Your tasks>
a) In the article on Seoul's commercial real estate market, what was Seoul's commercial real estate investment volume in the third quarter?
b) Reproduce the article on Seoul's commercial real estate market from "According to the" to "10 trillion won.".
c) Resume the article on Seoul's commercial real estate market after its final sentence.

═════ Excerpt ═════

2025 third-quarter domestic commercial real estate market report. /Courtesy of CBRE Korea

This year, the Seoul commercial real estate market surpassed a cumulative 25 trillion won through the third quarter. It has already outpaced last year's full-year result (about 22 trillion won), and there is a strong outlook that it could top 30 trillion won by year-end.

According to the "2025 third-quarter domestic commercial real estate market report" released on the 29th by CBRE Korea, a global real estate services company, commercial real estate investment volume in Seoul in the third quarter this year was 7.9486 trillion won. That was up 1.4% from the same period a year earlier. Including an ultra-large transaction in the Bundang area, the total market size for the third quarter reached 10 trillion won.

═════ Data under study ═════

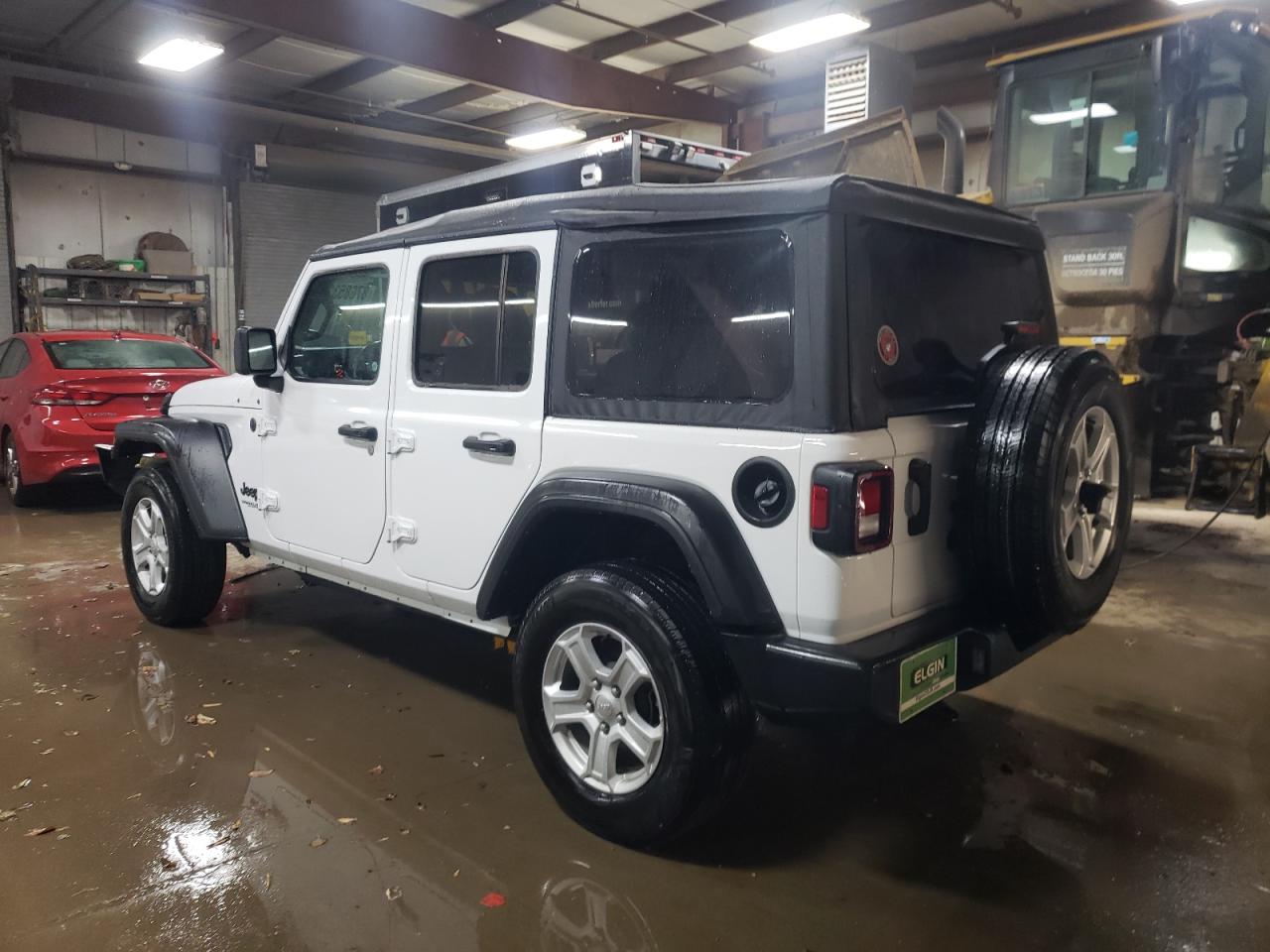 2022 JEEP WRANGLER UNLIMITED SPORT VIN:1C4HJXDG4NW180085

═════
═════ Data under study ═════

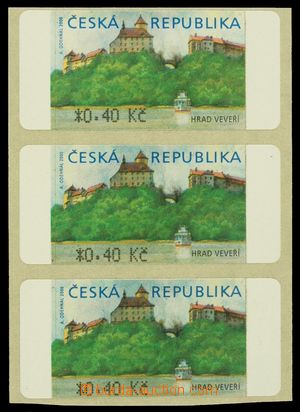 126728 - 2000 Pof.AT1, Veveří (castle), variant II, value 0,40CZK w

═════

Your responses>
a) 7.9486 trillion won

b)
According to the "2025 third-quarter domestic commercial real estate market report" released on the 29th by CBRE Korea, a global real estate services company, commercial real estate investment volume in Seoul in the third quarter this year was 7.9486 trillion won. That was up 1.4% from the same period a year earlier. Including an ultra-large transaction in the Bundang area, the total market size for the third quarter reached 10 trillion won.

c)
Office assets accounted for 7.6587 trillion won, or 77% of commercial real estate transactions. Large transactions such as Pangyo Tech One Tower (about 1.9 trillion won) and Tower 730 (about 870 billion won) led the market. The average vacancy rate for grade-A offices in Seoul rose 0.5 percentage points from the previous quarter to 3.1%, while the Gangnam area fell 0.3 percentage points to 1.5%. The central business district (4.1%) and Yeouido (3.6%) each increased by 0.9 percentage points and 0.8 percentage points, respectively.

Real rent rose 1.0% to 37,624 won per square meter, and nominal rent increased 0.9% to 39,964 won. In the Gangnam area, Toss Bank moved into Opus 459, and in Yeouido, the Korea Fire Insurance Association and NH NongHyup Capital signed transfer agreements to move to One Sentinel.

Logistics asset transactions totaled 1.2576 trillion won, 2.6 times the previous quarter. The easing of concerns about oversupply helped revive domestic and foreign investment activity. Although supply of grade-A logistics centers in the Seoul metropolitan area fell 68% year over year, the vacancy rate for large assets in southern areas such as Anseong and Icheon remains below 5%.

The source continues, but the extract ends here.